L’expert allemand en politique internationale, le professeur Günter Meyer, a dit le 21 octobre 2016 dans une interview avec le journal Schweizer Tagesanzeiger que l’industrie de l’armement américaine fait partie des principaux donateurs dans le think-tank « Centre pour une nouvelle sécurité américaine » (CNAS). Celui-ci plaide pour une politique d’intervention militaire plus efficace et un renforcement de l’industrie de l’armement, et il s’oppose à une réduction du budget de la défense. –

En 2016 les USA, premier pays pour l’armement, y investissaient déjà 611 milliards de dollars, c’est-à-dire plus que ce que les huit pays qui le suivent sur la liste dépensent ensemble pour leur armement ; malgré cela le président Trump veut augmenter le budget du ministère de la défense de plus de 50 milliards de dollars. – Le nouveau rapport de l’Institut de recherche sur la paix à Stockholm SIPRI sur le commerce d’armes mondial est très clair. Le SIPRI a été fondé comme fondation par le gouvernement suédois. Selon son rapport, les USA ont élargi leur part du marché mondial de 29 à 33 % ces dernières années. Dans la liste des plus grandes entreprises d’armement du monde, sept sont des multinationales américaines parmi les dix premières et 40 parmi les 100 premières ! Rien que les deux premières multinationales américaines – Lockheed Martin Corp. et Boeing – ont vendu des armes pour environ 65 milliards de dollars en 2015, environ autant que les multinationales dans l’armement de l’ensemble des six pays européens qui les suivent dans le classement.
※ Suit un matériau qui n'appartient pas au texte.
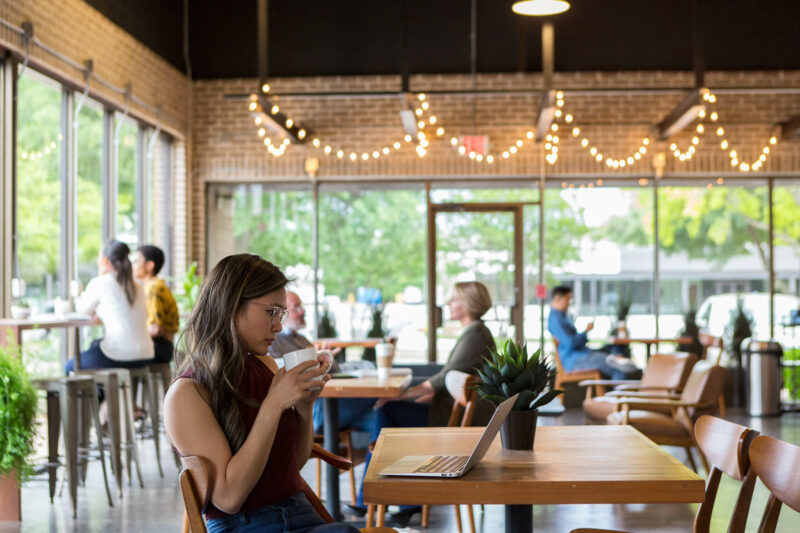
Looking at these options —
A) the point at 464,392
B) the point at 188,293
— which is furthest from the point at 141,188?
the point at 464,392

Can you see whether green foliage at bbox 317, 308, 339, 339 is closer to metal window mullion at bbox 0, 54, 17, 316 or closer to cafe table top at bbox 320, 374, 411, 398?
metal window mullion at bbox 0, 54, 17, 316

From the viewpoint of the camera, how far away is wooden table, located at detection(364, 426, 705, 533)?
7.79 ft

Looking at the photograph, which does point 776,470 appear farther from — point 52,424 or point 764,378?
point 764,378

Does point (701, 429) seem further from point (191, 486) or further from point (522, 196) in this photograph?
point (522, 196)

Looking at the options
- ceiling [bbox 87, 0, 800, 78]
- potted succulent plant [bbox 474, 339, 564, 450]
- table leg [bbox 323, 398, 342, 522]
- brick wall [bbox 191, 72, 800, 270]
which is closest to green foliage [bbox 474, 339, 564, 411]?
potted succulent plant [bbox 474, 339, 564, 450]

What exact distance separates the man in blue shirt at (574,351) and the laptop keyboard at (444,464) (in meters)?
6.41

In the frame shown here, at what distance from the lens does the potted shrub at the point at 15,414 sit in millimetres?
4945

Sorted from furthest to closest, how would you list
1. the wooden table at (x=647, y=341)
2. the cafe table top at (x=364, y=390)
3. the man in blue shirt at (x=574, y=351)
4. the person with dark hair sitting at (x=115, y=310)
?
the wooden table at (x=647, y=341), the man in blue shirt at (x=574, y=351), the person with dark hair sitting at (x=115, y=310), the cafe table top at (x=364, y=390)

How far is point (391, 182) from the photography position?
37.0 ft

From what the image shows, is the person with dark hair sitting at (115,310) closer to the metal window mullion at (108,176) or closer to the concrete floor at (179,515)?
the concrete floor at (179,515)

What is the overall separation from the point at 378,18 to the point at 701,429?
8.85 m

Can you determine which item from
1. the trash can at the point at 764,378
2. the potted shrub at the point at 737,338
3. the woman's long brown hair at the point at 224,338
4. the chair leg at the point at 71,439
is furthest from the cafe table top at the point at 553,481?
the potted shrub at the point at 737,338

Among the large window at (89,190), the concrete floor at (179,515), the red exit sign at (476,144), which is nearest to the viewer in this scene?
the concrete floor at (179,515)

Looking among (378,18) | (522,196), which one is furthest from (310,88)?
(522,196)
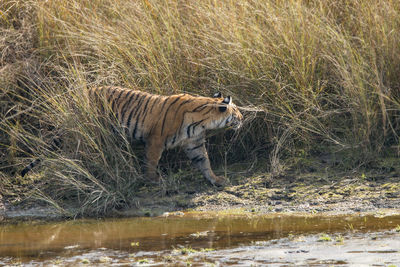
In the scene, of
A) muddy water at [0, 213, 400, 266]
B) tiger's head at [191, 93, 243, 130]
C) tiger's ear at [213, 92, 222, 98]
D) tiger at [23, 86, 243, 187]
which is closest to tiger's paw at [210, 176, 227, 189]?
tiger at [23, 86, 243, 187]

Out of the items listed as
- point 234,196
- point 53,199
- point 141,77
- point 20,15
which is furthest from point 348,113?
point 20,15

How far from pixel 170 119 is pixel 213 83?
0.75 m

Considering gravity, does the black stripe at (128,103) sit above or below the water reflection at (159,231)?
above

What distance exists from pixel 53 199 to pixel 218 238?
6.32 ft

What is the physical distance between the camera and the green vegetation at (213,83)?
6562 millimetres

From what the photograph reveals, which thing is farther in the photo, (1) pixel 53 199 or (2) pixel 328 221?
(1) pixel 53 199

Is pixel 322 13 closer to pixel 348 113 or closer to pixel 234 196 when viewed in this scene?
pixel 348 113

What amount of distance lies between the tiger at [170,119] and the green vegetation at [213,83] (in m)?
0.16

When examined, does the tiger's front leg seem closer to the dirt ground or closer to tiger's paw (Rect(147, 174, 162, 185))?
the dirt ground

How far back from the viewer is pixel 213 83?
721 centimetres

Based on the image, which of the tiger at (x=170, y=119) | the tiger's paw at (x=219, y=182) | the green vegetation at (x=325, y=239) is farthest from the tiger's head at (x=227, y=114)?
the green vegetation at (x=325, y=239)

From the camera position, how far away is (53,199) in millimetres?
6512

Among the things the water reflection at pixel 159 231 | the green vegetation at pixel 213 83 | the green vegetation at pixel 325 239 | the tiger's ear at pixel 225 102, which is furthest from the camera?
the tiger's ear at pixel 225 102

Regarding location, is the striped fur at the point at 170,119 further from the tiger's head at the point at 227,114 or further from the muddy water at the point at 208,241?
the muddy water at the point at 208,241
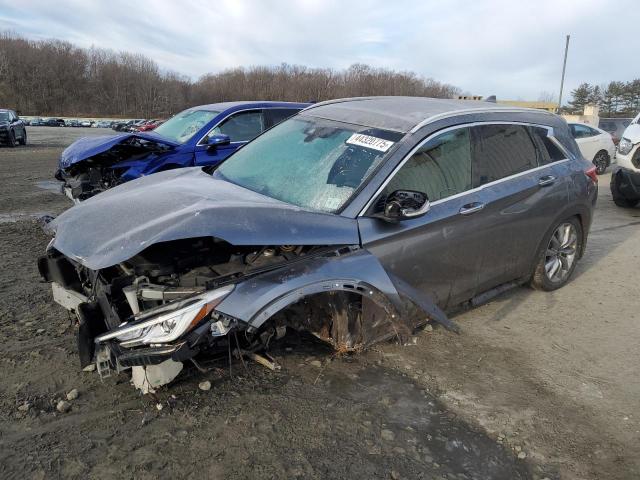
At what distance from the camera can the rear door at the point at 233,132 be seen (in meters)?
7.47

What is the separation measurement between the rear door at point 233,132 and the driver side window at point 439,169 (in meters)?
4.33

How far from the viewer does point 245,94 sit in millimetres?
95562

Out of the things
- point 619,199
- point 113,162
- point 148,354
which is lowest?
point 619,199

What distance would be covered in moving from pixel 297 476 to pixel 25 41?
10960 centimetres

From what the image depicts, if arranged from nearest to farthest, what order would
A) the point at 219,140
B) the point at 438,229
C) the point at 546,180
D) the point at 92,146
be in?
1. the point at 438,229
2. the point at 546,180
3. the point at 92,146
4. the point at 219,140

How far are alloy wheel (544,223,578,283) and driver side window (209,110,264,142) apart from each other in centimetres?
479

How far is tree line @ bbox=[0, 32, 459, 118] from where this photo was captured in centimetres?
8056

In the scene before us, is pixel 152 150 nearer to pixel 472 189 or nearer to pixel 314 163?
pixel 314 163

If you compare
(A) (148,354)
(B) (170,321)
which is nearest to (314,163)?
(B) (170,321)

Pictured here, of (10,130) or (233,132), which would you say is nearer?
(233,132)

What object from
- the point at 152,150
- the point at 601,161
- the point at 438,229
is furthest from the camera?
the point at 601,161

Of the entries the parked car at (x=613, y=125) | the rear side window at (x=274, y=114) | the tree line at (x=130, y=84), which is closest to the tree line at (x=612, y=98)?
the tree line at (x=130, y=84)

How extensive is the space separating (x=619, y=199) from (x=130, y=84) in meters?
96.2

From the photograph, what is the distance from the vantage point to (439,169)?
3.62m
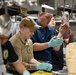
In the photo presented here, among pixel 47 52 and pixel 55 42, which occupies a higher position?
pixel 55 42

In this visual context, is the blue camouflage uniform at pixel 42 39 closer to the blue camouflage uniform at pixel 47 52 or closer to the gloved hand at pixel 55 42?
the blue camouflage uniform at pixel 47 52

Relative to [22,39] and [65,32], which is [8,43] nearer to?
[22,39]

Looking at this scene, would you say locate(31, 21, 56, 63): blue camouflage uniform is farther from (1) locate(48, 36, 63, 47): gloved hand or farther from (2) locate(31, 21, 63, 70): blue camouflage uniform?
(1) locate(48, 36, 63, 47): gloved hand

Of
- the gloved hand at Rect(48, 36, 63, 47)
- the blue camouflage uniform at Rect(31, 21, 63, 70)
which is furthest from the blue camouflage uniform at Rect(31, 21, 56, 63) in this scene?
the gloved hand at Rect(48, 36, 63, 47)

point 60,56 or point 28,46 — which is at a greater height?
point 28,46

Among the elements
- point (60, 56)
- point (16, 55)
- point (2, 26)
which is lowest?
point (60, 56)

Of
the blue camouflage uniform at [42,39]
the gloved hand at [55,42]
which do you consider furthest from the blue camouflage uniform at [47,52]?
the gloved hand at [55,42]

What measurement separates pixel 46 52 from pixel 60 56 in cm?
23

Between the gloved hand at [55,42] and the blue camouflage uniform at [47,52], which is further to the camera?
the blue camouflage uniform at [47,52]

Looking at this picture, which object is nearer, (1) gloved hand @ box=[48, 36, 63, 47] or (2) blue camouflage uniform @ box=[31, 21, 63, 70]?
(1) gloved hand @ box=[48, 36, 63, 47]

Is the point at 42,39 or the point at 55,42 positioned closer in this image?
the point at 55,42

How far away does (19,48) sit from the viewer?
2.17 meters

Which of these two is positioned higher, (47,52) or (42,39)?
(42,39)

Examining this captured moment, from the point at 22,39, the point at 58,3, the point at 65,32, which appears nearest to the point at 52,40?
the point at 65,32
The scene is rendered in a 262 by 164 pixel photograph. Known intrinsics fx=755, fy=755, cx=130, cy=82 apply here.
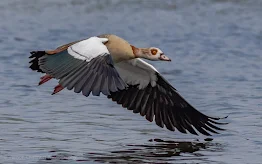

Tous ces faits et ces chiffres donnent une explication pour la force motrice qui se trouve derrière la politique des affaires étrangères américaine et pour tant de décisions des présidents américains : en effet des stratèges américains issus de la politique, du monde des finances, de l’industrie de l’armement et de l’armée ne s’intéressent apparemment ni à la démocratisation, ni aux droits de l’homme, ni au rapprochement des peuples, ni à la paix mondiale, comme le proclament en permanence les médias. Mais leur seul intérêt est de monter des peuples les uns contre les autres et de faire en sorte que la guerre se poursuive.

D’un côté cela sert à la suprématie économique des USA, d’un autre côté le gouvernement américain peut aussi à travers cela se présenter comme « sauveur » et mettre en pratique ses propres intérêts de pouvoir stratégique.